The incremental order method starts with a small number of neurons and increases the complexity at each iteration. The following chart shows the training error (blue) and the selection error (orange) as a function of the number of neurons.

The final selection error achieved is 0.902 for an optimal number of neurons of 2.

The graph above represents the architecture of the final neural network.

6. Testing analysis

The next step is to evaluate the performance of the trained neural network. The standard way to do this is to compare the outputs of the neural network against data never seen before, the training instances.

A standard testing method is to plot a ROC curve, a graphical illustration of how well the classifier discriminates between the two different classes. The output is shown in the next figure.

A random classifier has an area under a curve of 0.5, while a perfect classifier has an area under the curve of 1. In practice, this measure should take a value between 0.5 and 1. The closer to 1, the better the classifier. In this example, this parameter is AUC = 0.804, which means a great performance.

The binary classification tests provide us with useful information about the performance of a binary classification model:

The parameter classification accuracy takes a value of 0.861, which means that the prediction is good for most cases.

The confusion matrix contains the true positives, false positives, false negatives and true negatives for the diagnose:

Predicted positive Predicted negative
Real positive 32 6
Real negative 4 30

The number of correctly classified instances is 62, and the number of misclassified instances is 10.

The cumulative gain analysis is a visual aid that shows the advantage of using a predictive model as opposed to randomness. It consists of three lines.

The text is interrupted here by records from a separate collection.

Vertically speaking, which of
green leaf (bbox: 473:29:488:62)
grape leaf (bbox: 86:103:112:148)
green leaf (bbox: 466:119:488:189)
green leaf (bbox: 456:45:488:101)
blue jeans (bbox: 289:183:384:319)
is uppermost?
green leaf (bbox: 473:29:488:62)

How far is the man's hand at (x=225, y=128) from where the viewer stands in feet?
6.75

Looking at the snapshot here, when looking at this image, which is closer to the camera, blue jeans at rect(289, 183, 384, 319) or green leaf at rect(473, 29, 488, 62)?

The baseline represents the results that would be obtained without using a model.

The positive cumulative gain shows in the y-axis the percentage of positive instances found against the percentage of the population represented in the x-axis.

Similarly, the negative cumulative gain shows the percentage of the negative instances found against the population percentage.

7. Model deployment

Once the generalization performance of the neural network has been tested, it can be saved for future use in the so-called model deployment mode.

We can predict whether a person is going to donate blood by calculating the neural network outputs. For that, we need to set the input variables.

The mathematical expression represented by the neural network is written below. It takes the inputs recency, frequency, monetary, and time to produce the output prediction about donation. For classification problems, the information is propagated in a feed-forward fashion through the scaling, perceptron, and probabilistic layers.

scaled_recency = (recency-9.50668)/8.0954;
scaled_frequency = (frequency-5.51471)/5.83931;
scaled_time = (time-34.2821)/24.3767;
y_1_1 = Logistic (-3.2852+ (scaled_recency*-3.22375)+ (scaled_frequency*3.67502)+ (scaled_time*-2.45661));
y_1_2 = Logistic (-4.08721+ (scaled_recency*-2.96105)+ (scaled_frequency*2.76006)+ (scaled_time*-3.40265));
non_probabilistic_donation = Logistic (-1.089+ (y_1_1*5.14874)+ (y_1_2*-2.1466));
donation = probability(non_probabilistic_donation);

   return 1/(1+exp(-x))

   if x < 0
       return 0
   else if x > 1
       return 1
       return x

The above expression can be exported anywhere.